The film is full of all the factors to be a blockbuster movie, the most expensive film to ever stream on Netflix, the star stubbed casting, the action-adventure comedy. Still, despite having all these things, the film never rises above its surface.

The plot revolves around art thieves, but it conveniently forgot the art of it. Written and directed by Rawson Marshall Thurber, the movie hinges on an FBI agent and two art thieves.

The film could very well serve as a tour for exotic travel destinations as the trio flies from Rome, Bali, London, Russia, Egypt and then Argentina to follow each other and to search for a priceless work of art believed to be missing for decades. The twist after twist in the movie gets piled up, and it never settles in a steady rhythm.  

From an action sequence to an escape from a high-security prison in Russia, from ancient Egyptian artefacts to Nazi-era loot tucked away in a faraway jungle, Red Notice hops from one set piece to another without even finding a cohesive core to hold it together.  

We met Nolan Booth, the character played by Ryan Reynolds, the ‘second-best art thief’ in the world, who’s on a search to locate and reunite the ‘three lost eggs of Cleopatra’.

John Hartley, the character played by Dwayne Johnson, an FBI agent, with a mission to catch Nolan at any cost. There is a third character too, the bishop or ‘the best art thief in the world’ played by Gal Gadot, who has often companied Nolan in their pursuit of artistic brilliance. 

The bishop gets Nolan arrested by providing information to Agent Hartley and frames Agent Hartley in the same breath. Talk about a double whammy. Now, the film takes the shape of a cop-buddy movie, where two opposite males come together to survive the injustices meted out to them, in this unique case by a woman.  

All the three big stars Johnson, Gadot and Reynold, have given all their efforts to what they are good at, but that doesn’t enough to raise the level of the film they had promised to deliver. 

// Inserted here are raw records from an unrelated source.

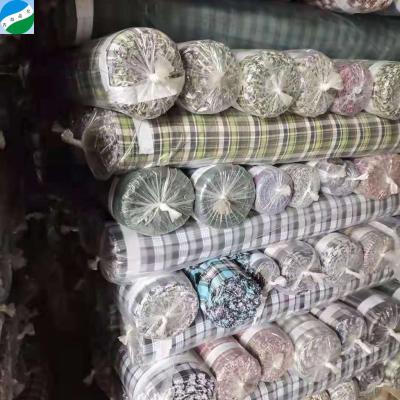 China 2021 Hot Selling Cotton Fabric Anti-Static Stock Fabric 100% Yarn Dyed Fabric China Keqiao Good Quality for sale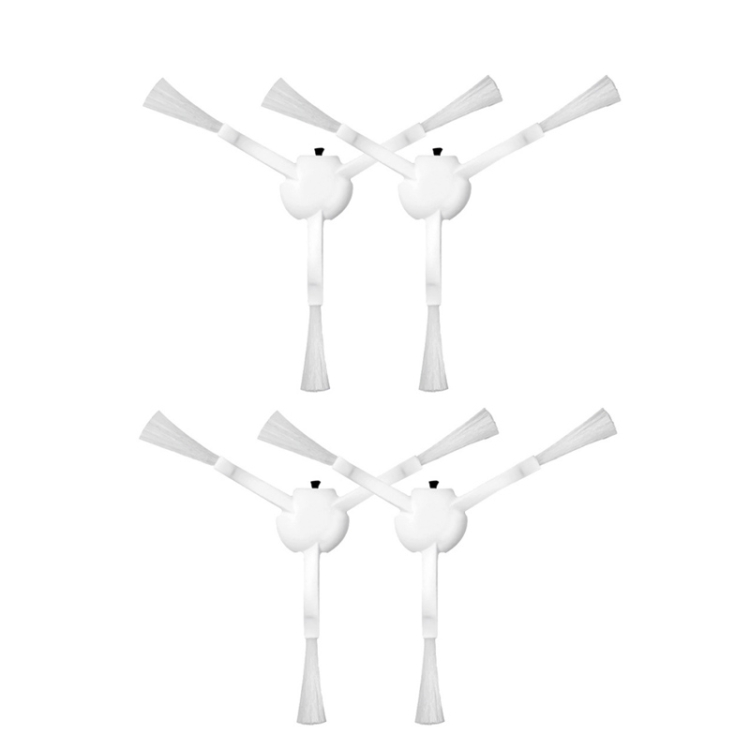 2 Pairs Side Brush Replacement Accessories for Xiaomi Mijia Dreame D9/ L10 PRO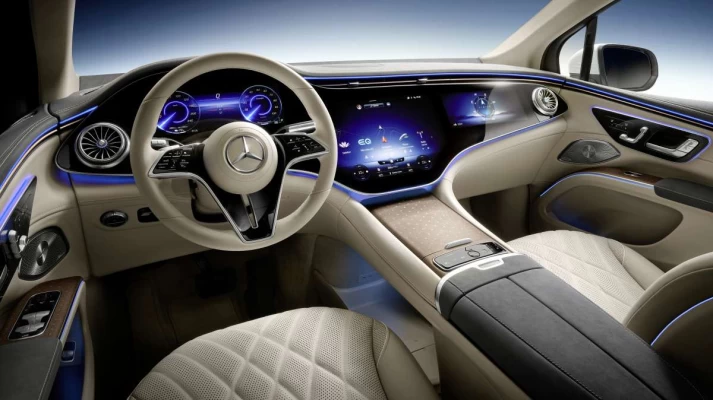 2023 Mercedes-Benz EQS SUV - Innenraum und Preise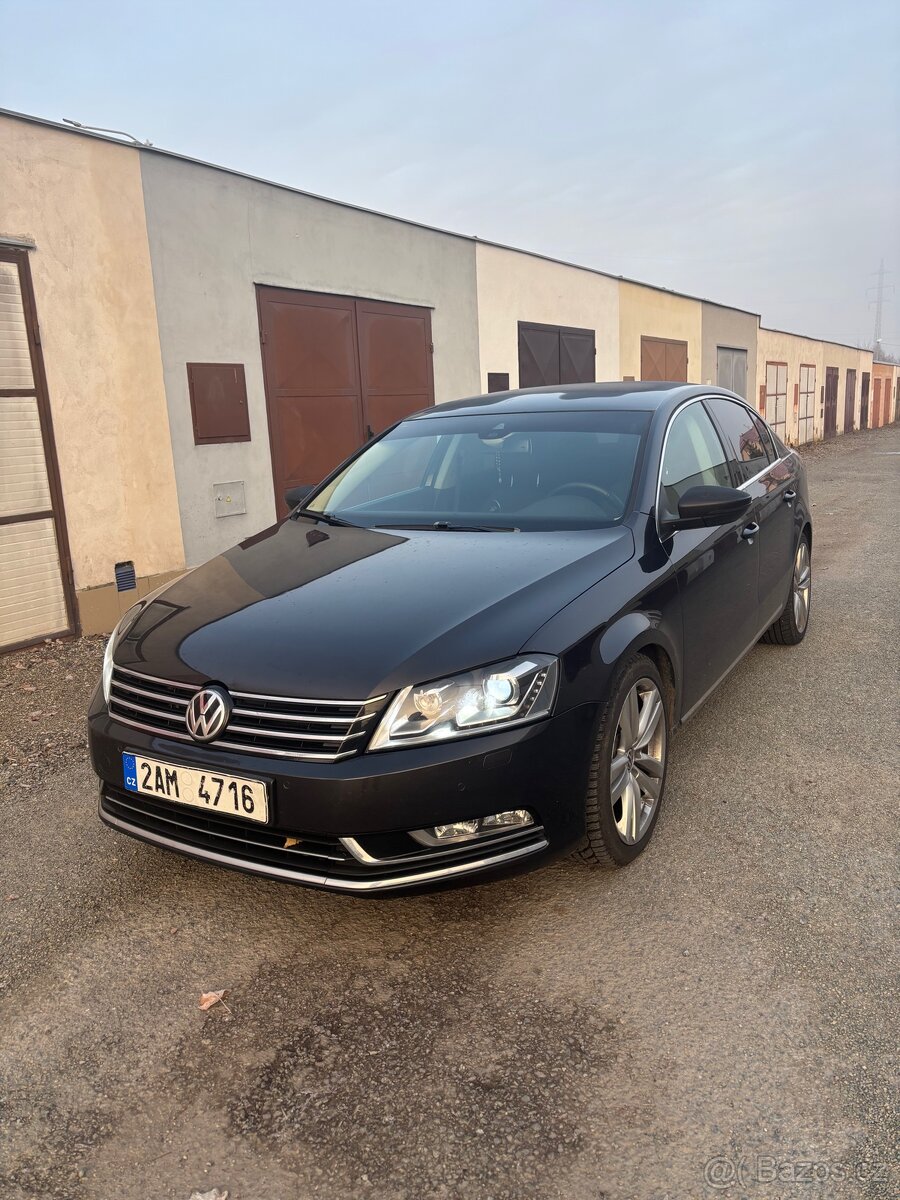Volkswagen passat b7 2.0TDI 125kw DSG 4motion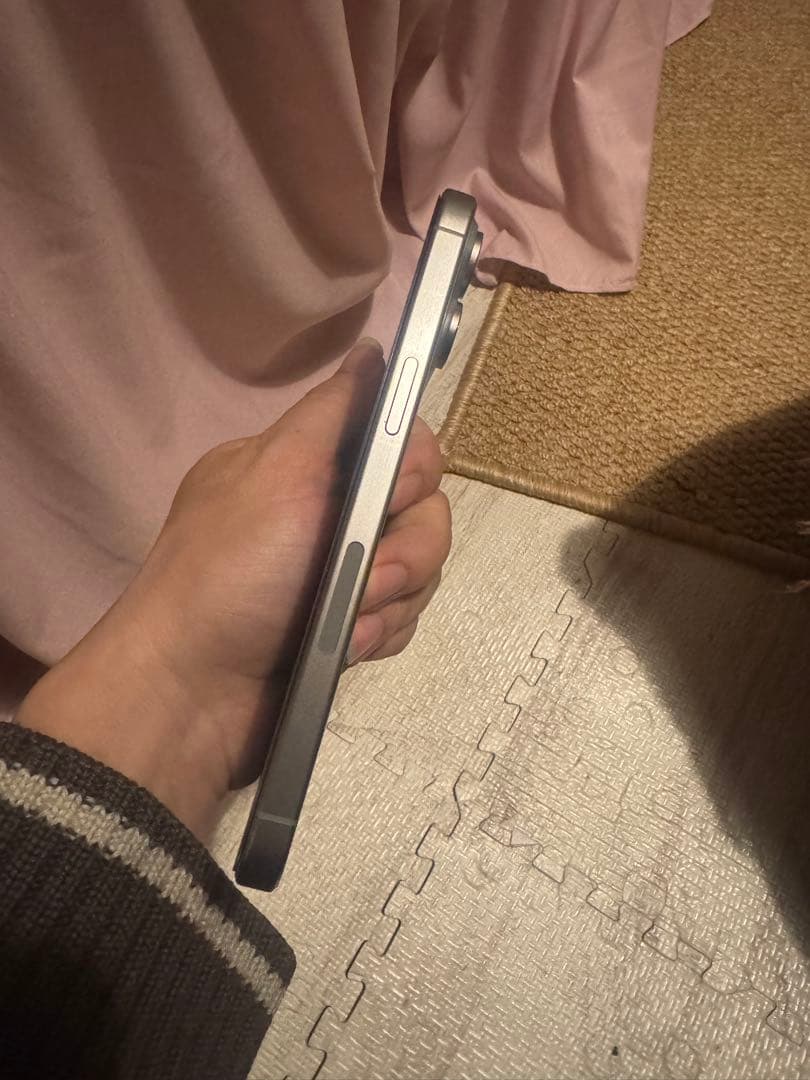 海外版 iPhone 15 Pro Max 1TB，美品，バッテリーは100%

The only spice in this blank plate of food is the comical element and the one-liner by Reynold with Johnson and the minor skirmish between the two alpha males. Ritu Arya makes the most substantial impact in the supporting cast by playing an Interpol officer who gives the FBI man a run for his money.  

The film promises to deliver us an adventure of a lifetime, packed full of action, a roller coaster ride through the exotic locations, a high amount of adrenaline, but it delivers nothing.

While reviewing the film for the Los Angeles Times, Justin Chang wrote, “A depressing reminder of what Hollywood considers ‘original’ material these days, Red Notice plays one of those self-consciously convoluted, ultimately long derivative cons that strain so hard to seem breezily insouciant they wind up wearing you out. By the end, it’s the clichés that warrant a rest.”